When You're Beaten Down (Psalm 145:14)
I. A Hard Yeard
Do you feel beaten down by the past eight or nine months?
If you do, you aren't alone. A headline from just a few weeks ago read, “Mental Health Providers See “Unprecedented” Surge During Pandemic: [the subtitle revealed] At one Chicago-based clinic, referrals to their counseling program have increased 75%.” A Scientific American article from November 17th was entitled, “The Surprising Mental Toll of COVID”. One state website listed several hotline numbers that residents could call, along with this encouragement: “The coronavirus (COVID-19) outbreak is changing life for all of us. You may feel anxious, stressed, worried, sad, bored, depressed, lonely or frustrated in these circumstances. You’re not alone.”
All over the country, men and women, boys and girls, are grappling with unique stressors related to a variety of disruptions like job loss or vocational transition, financial hardships, educational changes, relational restrictions, medical challenges, political divisions over the pandemic, and continued uncertainty in many, many areas. For some, the virus has been even more costly: the loss of a loved one (maybe even, as I heard about this week, the loss of a child). In fact, just this past Wednesday, the U.S. recorded the most COVID deaths ever in one day: 2804.
Of course, our nation has dealt with very difficult disruptions in the past: wars, natural disasters, terrorist attacks, and yes, even pandemics. You may know that just over a hundred years ago almost 700,000 Americans were killed during the Spanish influenza pandemic of 1918.
But the reality of other hard times (in some cases, even harder times) doesn't necessarily change the challenges we face today; for those feeling beaten down by 2020, such knowledge doesn't magically lift the heaviness. So... what can we do? What help, what healing, what hope is available for people like us... in a year like this one?
Well, as the people of God, we know the answer to that question. We... can go to God.
II. The Passage: "The LORD... Raises Up" (145:14)d
Let's do that by turning over to Psalm 145. Scan down to v. 14 and listen to the encouragement the writer—in this case, King David—gives to those feeling beaten down. He writes...
The LORD upholds all who are falling and raises up all who are bowed down.
Isn't that a beautiful word for those feeling beaten down, feeling burdened, feeling mentally worn out and emotionally laid low? God “upholds” and God “raises up”. You may feel beaten down by 2020, but God can make sure you're not 'knocked out'. You may feel worn out and wiped out, but God can lift you up. Do you believe that this morning?
But who is this verse for? To whom is the writer speaking? In what situations does this apply?

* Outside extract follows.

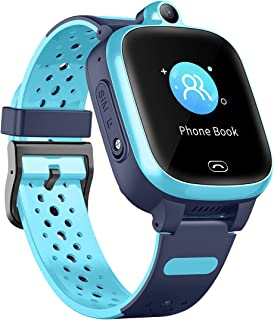 Waterproof GPS Smart Watch, Laxcido 4G Video Phone Call Real-time Tracking Camera SOS Alarm Geo-Fence Touch Screen Monitor...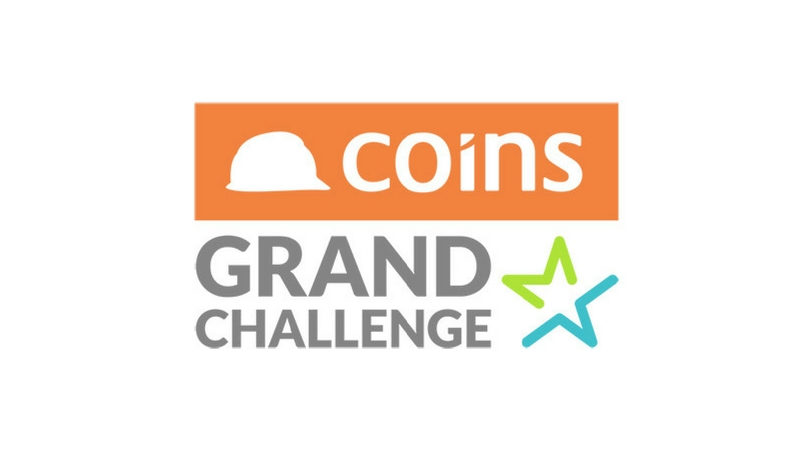 COINS Grand Challenge 2018 for Innovators and Entrepreneurs (Fully-funded to San Antonio, TX)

Those are the questions we should be asking, especially since we are taking just one verse out of a much larger psalm. To answer our questions, we need to consider what this psalm tells us about the God who “upholds” and “raises up”. For example, several other verses in this psalm reveal that...
1. He is Able (vs. 3, 4-6, 13)
When you read Psalm 145 from the beginning, there's no doubt that this psalm describes a God who is powerful enough to “raise up” those who are beaten down. How powerful? Verse 3 declares, Great is the LORD, and greatly to be praised, and his greatness is unsearchable.
Verses 4-6 speak in worshipful terms as they talk about God's “works” and his “mighty acts”. They are also called his “wondrous works” and “awesome deeds”. Do you see that? So the God about whom David writes is not simply great and mighty, he's also revealed his greatness and might in powerful and amazing ways in the past; ways that inspire worship and witness.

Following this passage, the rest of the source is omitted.